¼ tsp cream of tartar

Pinch of salt

½ tsp vanilla extract

½ cup water

Cream of tartar note: It stabilizes the tiny bubbles in the egg whites, by precluding the egg proteins from sticking together. This speeds up the egg white whipping process and contributes to a stable, billowy, glossy meringue.

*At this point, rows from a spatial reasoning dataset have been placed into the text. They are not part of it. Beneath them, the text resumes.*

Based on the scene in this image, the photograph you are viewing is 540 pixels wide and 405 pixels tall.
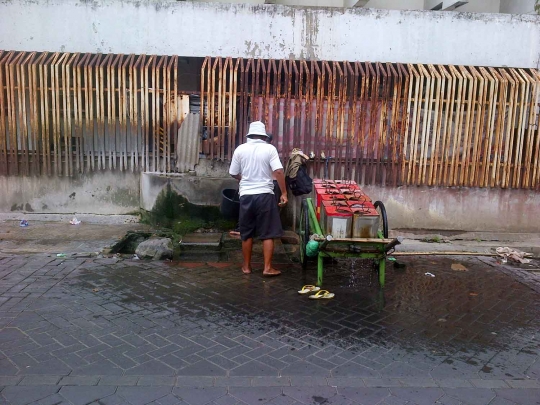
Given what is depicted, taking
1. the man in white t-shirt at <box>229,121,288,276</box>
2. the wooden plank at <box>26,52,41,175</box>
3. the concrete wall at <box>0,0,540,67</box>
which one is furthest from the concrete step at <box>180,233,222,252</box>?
the concrete wall at <box>0,0,540,67</box>

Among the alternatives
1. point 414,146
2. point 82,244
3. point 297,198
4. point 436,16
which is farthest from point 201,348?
point 436,16

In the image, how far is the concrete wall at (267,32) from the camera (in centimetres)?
798

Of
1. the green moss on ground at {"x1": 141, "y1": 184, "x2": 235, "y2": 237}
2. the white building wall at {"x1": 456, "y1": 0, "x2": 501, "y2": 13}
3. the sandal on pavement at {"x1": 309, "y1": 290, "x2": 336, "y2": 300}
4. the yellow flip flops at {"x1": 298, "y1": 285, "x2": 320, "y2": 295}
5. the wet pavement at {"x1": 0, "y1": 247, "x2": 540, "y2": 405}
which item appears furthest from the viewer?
the white building wall at {"x1": 456, "y1": 0, "x2": 501, "y2": 13}

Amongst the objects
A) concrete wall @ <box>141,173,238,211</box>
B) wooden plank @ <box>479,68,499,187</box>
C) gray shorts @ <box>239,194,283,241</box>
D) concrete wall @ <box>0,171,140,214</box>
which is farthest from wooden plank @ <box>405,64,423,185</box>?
concrete wall @ <box>0,171,140,214</box>

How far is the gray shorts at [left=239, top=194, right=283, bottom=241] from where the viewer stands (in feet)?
20.1

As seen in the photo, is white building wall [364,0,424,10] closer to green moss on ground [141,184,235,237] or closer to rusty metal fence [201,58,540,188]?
rusty metal fence [201,58,540,188]

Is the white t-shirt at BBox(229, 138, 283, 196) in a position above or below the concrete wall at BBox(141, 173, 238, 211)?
above

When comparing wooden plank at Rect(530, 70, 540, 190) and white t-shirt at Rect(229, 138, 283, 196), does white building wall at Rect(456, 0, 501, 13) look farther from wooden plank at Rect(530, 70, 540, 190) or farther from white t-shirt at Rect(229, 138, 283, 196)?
white t-shirt at Rect(229, 138, 283, 196)

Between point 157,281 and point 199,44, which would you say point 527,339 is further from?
point 199,44

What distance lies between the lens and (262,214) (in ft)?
20.2

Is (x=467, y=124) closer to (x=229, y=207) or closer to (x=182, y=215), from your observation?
(x=229, y=207)

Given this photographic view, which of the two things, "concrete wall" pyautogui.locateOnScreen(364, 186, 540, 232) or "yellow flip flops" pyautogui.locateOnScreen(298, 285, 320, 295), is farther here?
"concrete wall" pyautogui.locateOnScreen(364, 186, 540, 232)

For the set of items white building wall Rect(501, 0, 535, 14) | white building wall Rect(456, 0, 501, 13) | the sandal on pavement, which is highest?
white building wall Rect(456, 0, 501, 13)

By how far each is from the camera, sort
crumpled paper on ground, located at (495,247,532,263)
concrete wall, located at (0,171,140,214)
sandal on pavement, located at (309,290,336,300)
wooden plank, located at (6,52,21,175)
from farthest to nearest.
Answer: concrete wall, located at (0,171,140,214) < wooden plank, located at (6,52,21,175) < crumpled paper on ground, located at (495,247,532,263) < sandal on pavement, located at (309,290,336,300)
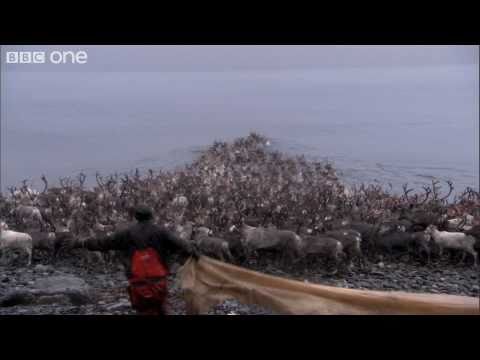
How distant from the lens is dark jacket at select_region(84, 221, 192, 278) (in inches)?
225

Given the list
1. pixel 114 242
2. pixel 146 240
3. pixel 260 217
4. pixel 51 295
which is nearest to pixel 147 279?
pixel 146 240

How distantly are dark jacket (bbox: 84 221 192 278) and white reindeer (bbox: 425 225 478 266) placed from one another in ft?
15.9

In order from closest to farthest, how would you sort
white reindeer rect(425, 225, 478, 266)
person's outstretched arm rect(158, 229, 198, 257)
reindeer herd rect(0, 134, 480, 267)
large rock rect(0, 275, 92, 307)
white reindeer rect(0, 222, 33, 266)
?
person's outstretched arm rect(158, 229, 198, 257) < large rock rect(0, 275, 92, 307) < reindeer herd rect(0, 134, 480, 267) < white reindeer rect(425, 225, 478, 266) < white reindeer rect(0, 222, 33, 266)

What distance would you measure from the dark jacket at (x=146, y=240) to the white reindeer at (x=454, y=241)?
485 cm

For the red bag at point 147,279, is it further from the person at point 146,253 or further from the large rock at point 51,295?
the large rock at point 51,295

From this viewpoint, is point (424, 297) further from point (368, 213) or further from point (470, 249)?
point (368, 213)

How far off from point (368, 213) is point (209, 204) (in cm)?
294

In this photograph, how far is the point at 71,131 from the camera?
14.4 m

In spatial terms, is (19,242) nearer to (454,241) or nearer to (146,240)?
(146,240)

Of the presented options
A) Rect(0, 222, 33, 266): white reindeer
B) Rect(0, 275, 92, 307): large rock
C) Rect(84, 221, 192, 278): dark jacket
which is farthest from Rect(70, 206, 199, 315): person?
Rect(0, 222, 33, 266): white reindeer

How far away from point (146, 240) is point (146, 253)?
130 mm

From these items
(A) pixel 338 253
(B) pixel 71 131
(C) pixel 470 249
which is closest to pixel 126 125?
(B) pixel 71 131

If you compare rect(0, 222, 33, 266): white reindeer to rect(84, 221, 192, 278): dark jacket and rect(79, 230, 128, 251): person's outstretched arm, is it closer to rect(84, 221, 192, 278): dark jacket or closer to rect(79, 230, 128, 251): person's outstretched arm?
rect(79, 230, 128, 251): person's outstretched arm

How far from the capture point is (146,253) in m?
5.72
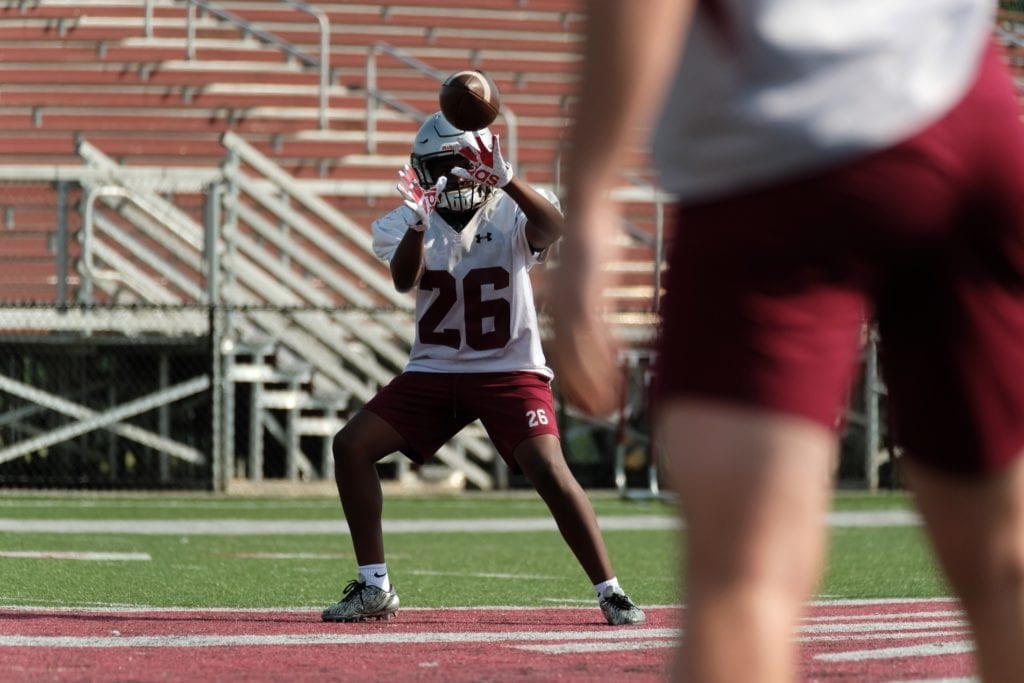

Cornstarch note: The cornstarch mixture of water and sugar added at the last step prevents meringue from weeping. It binds and stabilizes the liquid in the meringue (and keeps it from seeping out), leaving it shiny, beautiful, and puddle-free. Starch is especially helpful in hot, humid weather when a meringue is most likely to absorb extra moisture.

Pie Shell Steps:

  1.     Chill lard and butter in freezer for 15 min.
  2.     Mix flour and salt in Cuisinart.
  3.     Add butter and lard to flour and salt and pulse 12 or so times until butter and lard are lima bean sized.
  4.     Add 2 tablespoons ice water one at a time and pulse until flour comes together.
  5.     Throw mixture into large stainless steel, lightly floured mixing bowl.
  6.     Make a well in center of dough.
  7.     Add more ice water a bit at time until it comes together being careful not to let it get too wet.
  8.     Form dough into a ball and press down with heel of your hand and form a disc about ¼ to 1/8 inch thick.
  9.     Wrap tightly with Saran wrap twice and chill for minimum of one hour and up to 3 days.
  10. If not using immediately, wrap twice with Saran wrap and then aluminum foil and freeze up to 3 months.

Rollout dough: 

  1.   Chill rolling pin for 15 min. in freezer.
  2.   Let dough disc rest for 5 min. on counter before rolling.
  3.     Roll out dough on lightly floured flat surface, working quickly. I roll on wax paper, so it doesn’t stick and it makes lifting the rolled out dough into the pie dish easier. Sprinkle ice water to bind or repair in cracks or tears in dough.
  4.     Place dough in standard 9-inch pie dish (not deep dish).
  5.     Trim and crimp dough.
  6.     Wrap with Saran wrap and chill in refrigerator for 30 min.

 Parbake pie shell:

  1.     Prick bottom of pie shell all over with fork.
  2.     Place aluminum foil or parchment paper over pie shell and fill with pie weights, dried beans or pennies.
  3.     Bake at 425 degrees for 15 – 17 min. until lightly browned and crust appears set.
  4.     Remove from oven and remove pie weights and foil/parchment paper.
  5.     Return to oven for 2 – 3 minutes.
  6.     Let cool while you prepare filling and meringue.

Filling steps:

  1.     In a heavy saucepan and using a wire whisk, combine sugar, flour, salt & cocoa.  
  2.     In another bowl, combine milk, egg yolks, vanilla, & melted butter.
  3.     Gradually add milk/egg mixture to sugar mixture, stirring until smooth.
  4.     Cook over medium heat, stirring constantly until thickened (like pudding) and bubbly, (about 10 - 18 minutes). Be patient. It will thicken.
  5.     Pour into parbaked pie shell.

 Meringue steps:

  1. In a small saucepan, combine water, 2 tablespoons sugar, and cornstarch. Cook over low heat, stirring constantly until clear and thick. Remove from heat.
  2. In a large glass or metal bowl, beat egg whites, cream of tartar, and salt on medium/medium high until mixture is foamy.
  3. Mix in vanilla, then gradually add the remaining 4 tablespoons sugar one tablespoon at a time, beating constantly on medium-high/high until meringue forms soft peaks.
  4. Gradually pour in cornstarch mixture, beat on high until stiff.
  5. Spread over top of pie and seal to the crust.
  6. Flick the back of a dining spoon over the meringue to make pointy snow peaks.
  7. Bake pie at 325 degrees for 25 minutes or until meringue tips have lightly browned.